START Excerpt provided
Quick News Bit

Soaring inflation expectations raise odds of super-sized Bank of Canada hike

0

Bank’s surveys of businesses and consumers show growing doubt about its ability to put a lid on inflation

Article content

The Bank of Canada’s latest quarterly surveys of business and consumer expectations show growing doubt about the central bank’s ability to put a lid on inflation, increasing the odds of a bigger-than-usual interest-rate increase later this month. Here’s what you need to know:

Advertisement 2

Article content

Businesses

The Bank of Canada’s first-quarter survey of businesses was conducted before Russia invaded Ukraine, so it wasn’t a useful guide of what company leaders think about the world in which we live now.

Participants answered lots of questions, but the only ones that really matter right now are those related to inflation, which surged to 7.7 per cent in May, as measured by year-over-year increases in Statistics Canada’s consumer price index. The results were concerning. Elevated numbers of companies continue to struggle with supply bottlenecks and labour shortages, suggesting the “presence of excess demand in the economy,” which is inherently inflationary.

Nearly half of companies said they expect wage increases will remain above pre-pandemic levels for the next 12 months, in part because workers are insisting on being compensated for a higher cost of living. Most businesses said they expect inflation will remain “substantially” above two per cent for at least a couple of years, and a quarter of respondents said they saw inflation staying that high for longer.

Advertisement 3

Article content

The survey has a relatively small sample size: the Bank of Canada’s regional offices conduct 100 interviews per quarter from a rotating roster of businesses. However, policymakers trust the results, and the report ranks as one of the most important inputs into interest-rate decisions.

Consumers

Short-term expectations of inflation climbed to the highest since the central bank began polling consumers in 2014. The median result of the survey of about 2,000 Canadians was for inflation of seven per cent a year from now, about five per cent in two years, and about four per cent in five years.

“Canadians think the likelihood of inflation remaining high for a long time has increased,” the report said.
END Excerpt provided
# Tasks to carry out:
- 1) Copy out everything from "The Bank of Canada’s first-quarter" down to "is inherently inflationary." in the article on the Bank of Canada's inflation surveys.
- 2) Render this sentence from the Bank of Canada article in French: "Short-term expectations of inflation climbed to the highest since the central bank began polling consumers in 2014."
START Provided material
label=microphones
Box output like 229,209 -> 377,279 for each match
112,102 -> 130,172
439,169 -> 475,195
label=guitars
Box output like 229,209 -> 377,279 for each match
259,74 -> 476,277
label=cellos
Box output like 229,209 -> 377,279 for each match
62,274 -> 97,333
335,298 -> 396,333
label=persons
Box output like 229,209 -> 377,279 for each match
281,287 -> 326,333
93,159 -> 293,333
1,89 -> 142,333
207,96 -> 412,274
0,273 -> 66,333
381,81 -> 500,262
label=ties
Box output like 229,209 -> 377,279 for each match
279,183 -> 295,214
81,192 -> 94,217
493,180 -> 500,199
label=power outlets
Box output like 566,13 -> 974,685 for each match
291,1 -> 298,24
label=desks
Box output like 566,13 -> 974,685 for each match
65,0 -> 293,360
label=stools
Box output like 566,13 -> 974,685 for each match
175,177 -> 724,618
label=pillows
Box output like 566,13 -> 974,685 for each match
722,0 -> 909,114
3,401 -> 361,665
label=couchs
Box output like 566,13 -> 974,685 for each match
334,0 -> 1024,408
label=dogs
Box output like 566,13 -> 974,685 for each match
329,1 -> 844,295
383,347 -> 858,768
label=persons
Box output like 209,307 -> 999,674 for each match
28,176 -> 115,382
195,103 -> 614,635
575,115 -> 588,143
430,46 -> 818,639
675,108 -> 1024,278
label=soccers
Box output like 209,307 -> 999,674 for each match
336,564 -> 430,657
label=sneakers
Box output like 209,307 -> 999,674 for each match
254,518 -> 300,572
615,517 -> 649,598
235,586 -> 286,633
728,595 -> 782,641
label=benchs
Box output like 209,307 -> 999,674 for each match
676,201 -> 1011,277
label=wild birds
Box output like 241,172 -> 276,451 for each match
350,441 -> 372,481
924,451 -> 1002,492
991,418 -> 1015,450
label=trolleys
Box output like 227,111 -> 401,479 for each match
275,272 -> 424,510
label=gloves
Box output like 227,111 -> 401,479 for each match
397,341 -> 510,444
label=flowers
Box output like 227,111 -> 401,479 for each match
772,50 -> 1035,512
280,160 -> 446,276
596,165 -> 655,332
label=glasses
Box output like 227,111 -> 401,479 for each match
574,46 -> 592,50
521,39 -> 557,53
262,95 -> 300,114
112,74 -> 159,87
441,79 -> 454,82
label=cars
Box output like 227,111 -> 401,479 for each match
END Provided material
# Results of the exercise:
- 1)
The Bank of Canada’s first-quarter survey of businesses was conducted before Russia invaded Ukraine, so it wasn’t a useful guide of what company leaders think about the world in which we live now.

Participants answered lots of questions, but the only ones that really matter right now are those related to inflation, which surged to 7.7 per cent in May, as measured by year-over-year increases in Statistics Canada’s consumer price index. The results were concerning. Elevated numbers of companies continue to struggle with supply bottlenecks and labour shortages, suggesting the “presence of excess demand in the economy,” which is inherently inflationary.

- 2) Les attentes d'inflation à court terme ont atteint leur plus haut niveau depuis que la banque centrale a commencé à sonder les consommateurs en 2014.